Plus près de nous, également pour DG, Claudio Abbado en a dirigé une très belle lecture, enregistrée en public, avec le Wiener Philharmoniker, Cheryl Studer et Waltraute Meier (n° 439 953-2).

A l'audition de ce nouvel enregistrement, on peut se demander s'il était vraiment nécessaire, même si la notice indique qu'il s'agit de "la nouvelle édition officielle" réalisée par Gilbert Kaplan lui-même. Certes, ce chef a dirigé l'oeuvre à la tête de plus de cinquante orchestres et l'avait déjà enregistrée une première fois avec le London Symphony Orchestra, chez Conifer en 1988, avec un certain succès.

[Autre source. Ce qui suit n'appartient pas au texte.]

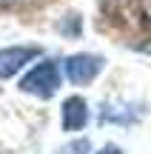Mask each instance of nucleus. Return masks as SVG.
Wrapping results in <instances>:
<instances>
[{"instance_id":"nucleus-1","label":"nucleus","mask_w":151,"mask_h":154,"mask_svg":"<svg viewBox=\"0 0 151 154\" xmlns=\"http://www.w3.org/2000/svg\"><path fill=\"white\" fill-rule=\"evenodd\" d=\"M57 86H60V74H57V66L51 60L37 63V66L20 80V88H23V91L37 94V97H43V100L51 97V94L57 91Z\"/></svg>"},{"instance_id":"nucleus-2","label":"nucleus","mask_w":151,"mask_h":154,"mask_svg":"<svg viewBox=\"0 0 151 154\" xmlns=\"http://www.w3.org/2000/svg\"><path fill=\"white\" fill-rule=\"evenodd\" d=\"M103 69V60L94 54H74L66 60V74L71 83H77V86H86V83H91L97 74H100Z\"/></svg>"},{"instance_id":"nucleus-3","label":"nucleus","mask_w":151,"mask_h":154,"mask_svg":"<svg viewBox=\"0 0 151 154\" xmlns=\"http://www.w3.org/2000/svg\"><path fill=\"white\" fill-rule=\"evenodd\" d=\"M37 57V49L14 46V49H0V77H11L17 69H23L29 60Z\"/></svg>"},{"instance_id":"nucleus-4","label":"nucleus","mask_w":151,"mask_h":154,"mask_svg":"<svg viewBox=\"0 0 151 154\" xmlns=\"http://www.w3.org/2000/svg\"><path fill=\"white\" fill-rule=\"evenodd\" d=\"M89 120V109H86V100L83 97H68L63 103V128L66 131H77V128L86 126Z\"/></svg>"},{"instance_id":"nucleus-5","label":"nucleus","mask_w":151,"mask_h":154,"mask_svg":"<svg viewBox=\"0 0 151 154\" xmlns=\"http://www.w3.org/2000/svg\"><path fill=\"white\" fill-rule=\"evenodd\" d=\"M89 140H74V143H68V146H63L57 154H89Z\"/></svg>"},{"instance_id":"nucleus-6","label":"nucleus","mask_w":151,"mask_h":154,"mask_svg":"<svg viewBox=\"0 0 151 154\" xmlns=\"http://www.w3.org/2000/svg\"><path fill=\"white\" fill-rule=\"evenodd\" d=\"M137 11H140V20H143V26L151 32V0H140L137 3Z\"/></svg>"},{"instance_id":"nucleus-7","label":"nucleus","mask_w":151,"mask_h":154,"mask_svg":"<svg viewBox=\"0 0 151 154\" xmlns=\"http://www.w3.org/2000/svg\"><path fill=\"white\" fill-rule=\"evenodd\" d=\"M26 3V0H0V9H9V6H20Z\"/></svg>"},{"instance_id":"nucleus-8","label":"nucleus","mask_w":151,"mask_h":154,"mask_svg":"<svg viewBox=\"0 0 151 154\" xmlns=\"http://www.w3.org/2000/svg\"><path fill=\"white\" fill-rule=\"evenodd\" d=\"M100 154H120V149H117V146H106Z\"/></svg>"},{"instance_id":"nucleus-9","label":"nucleus","mask_w":151,"mask_h":154,"mask_svg":"<svg viewBox=\"0 0 151 154\" xmlns=\"http://www.w3.org/2000/svg\"><path fill=\"white\" fill-rule=\"evenodd\" d=\"M146 51H151V43H148V46H146Z\"/></svg>"}]
</instances>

Oui, mais voilà, si son enthousiasme, sa ferveur sont dignes de respect et presque touchants, ce diable de Mahler en a fait chuter plus d'un. Et là où Boulez déçoit à force de décortiquer l'oeuvre avec froideur, distance et une démarche quasiment "chirurgicale", Kaplan ne réussit pas mieux. Boulez gommait les contrastes, Kaplan les accentue jusqu'à la boursouflure. Le résultat est pompeux, tonitruant parfois, et au bout du compte indigeste, surtout quand on compare avec Walter, Abbado et cet autre grand mahlérien qu'est Bernard Haitink.

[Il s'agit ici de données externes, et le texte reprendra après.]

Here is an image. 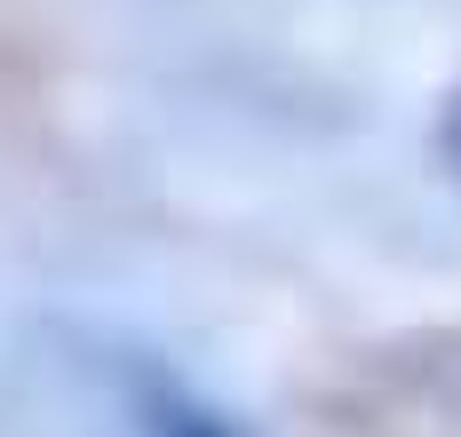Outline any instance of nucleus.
<instances>
[{"instance_id":"obj_1","label":"nucleus","mask_w":461,"mask_h":437,"mask_svg":"<svg viewBox=\"0 0 461 437\" xmlns=\"http://www.w3.org/2000/svg\"><path fill=\"white\" fill-rule=\"evenodd\" d=\"M143 437H247V430L223 422L215 406L184 397L176 382H151V389H143Z\"/></svg>"},{"instance_id":"obj_2","label":"nucleus","mask_w":461,"mask_h":437,"mask_svg":"<svg viewBox=\"0 0 461 437\" xmlns=\"http://www.w3.org/2000/svg\"><path fill=\"white\" fill-rule=\"evenodd\" d=\"M438 151H446V167H454V183H461V96L446 103V128H438Z\"/></svg>"}]
</instances>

Mahler est un compositeur complexe et avec cette nouvelle version, on touche encore du doigt la difficulté qui en résulte : l'idéal, pour interpréter ses oeuvres, serait de parvenir à un juste équilibre entre la froideur analytique, nécessaire, certes, mais qui doit être moyen plutôt qu'une fin en soi, et l'idolâtrie extatique, proche d'une dévotion tellement respectueuse qu'elle en devient dégoulinante et saint-sulpicienne.

C'est d'autant plus regrettable que Gilbert Kaplan semble avoir consacré une grande partie de sa vie musicale à Mahler, dont il a publié une biographie, et que son interprétation, toute imparfaite qu'elle soit, est empreinte d'une grande sincérité.

En conclusion, malgré un Wiener Philharmoniker toujours aussi somptueux, deux chanteuses tout à fait honorables sans être transcendantes (pour la transcendance, il convient d'entendre d'urgence Kathleen Ferrier dans le Urlicht) et un superbe "Wiener Singeverein", cette nouvelle version ne risque pas de détrôner celles citées en exergue. Le fait qu'il s'agisse du premier enregistrement de la nouvelle édition peut, tout au plus, intéresser les musicologues.